Pour les pouvoirs publics tunisiens, l’actuelle débâcle financière
internationale ne devrait pas avoir de conséquence majeure pour la bonne
marche de l’économie nationale, à l’abri, insiste-t-on, des délires d’une
bulle spéculative, d’essence anglo-saxonne, fondée sur une ingénierie
capitalistique où les banquiers des principaux centres marchands de la
planète semblent y avoir perdu leur latin, viennent, paniqués, avouer leurs
fautes, solliciter, toute honte bue, l’aide de l’Etat. Comme on pouvait s’y
attendre, les dirigeants politiques et économiques du pays, depuis le
déclenchement de la débâcle outre-Atlantique et ses ramifications
potentielles à travers tous les continents, ont redoublé les déclarations
rassurantes à l’adresse d’une opinion publique dubitative, attentiste et
sceptique, abreuvée, chaque jour, d’une avalanche d’analyses, de prédictions
et de scénarios contradictoires, étalées à longueur de journées sur les
écrans des principales chaînes télévisuelles mondiales.

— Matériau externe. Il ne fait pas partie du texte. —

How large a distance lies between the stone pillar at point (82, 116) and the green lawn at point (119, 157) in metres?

«Tous les instituts de prévision conjoncturelle en Occident revoient
leurs chiffres à la baisse et la Tunisie, à l’instar des économies
émergentes de la région, doit prévoir, pour l’année à venir, une baisse de
1% de son taux de croissance par rapport à celui enregistré en 2007, en
raison du ralentissement perceptible de la consommation chez les ménages de
l’autre côté de la Méditerranée, de la vulnérabilité monétaire de l’Union
européenne excédentaire à la fin de 2007 mais actuellement déficitaire, et
de la montée des voix protectionnistes dans les négociations en cours entre
les différents pôles marchands du monde», a affirmé M. Dominique
Strauss-Kahn, directeur général du Fonds monétaire international, lors de
son passage à Tunis, à l’occasion de la célébration du 50ème anniversaire de
la Banque centrale de Tunisie, pour qui, même si la finance boit la tasse
dans les principales niches du libéralisme mondial, l’enjeu principal du
patronat du tissu industriel local est de faire face, dans les prochains
mois, à la dégradation des affaires dans la zone euro, de renforcer la
résilience des acteurs économiques et de veiller à se positionner sur le
long terme lorsque les échanges mondiaux repartiront de plus belle.
Pour M. Hédi Djilani, le patron de l’UTICA, il n’y a pas de raison de sombrer
soudainement dans le pessimisme le plus noir car la Tunisie, insiste-t-il,
dans toutes ses apparitions publiques, sera moins touchée par le débordement
des marchés financiers que d’autres pays car les banques locales ont
toujours collé aux recommandations prudentielles Bâle I et II, évité la
titrisation autant que faire se peut tout en demeurant fidèles, répète à
l’envie le premier responsable de l’organisation patronale, aux fondamentaux
de la puissance de l’épargne, ce qui a toujours assimilé l’activité bancaire
nationale à un service public et non pas à une vache à traire pour des
actionnaires voraces comme c’est le cas au cœur du système libéral
international où les bastions de la finance, obnubilées par la recherche du
profit à très court terme, ont fait courir des risques énormes à toutes les
branches de l’économie mondiale, malmenée à cause du miroir aux alouettes
qu’était devenu Wall Street avant la chute du modèle du «toujours plus».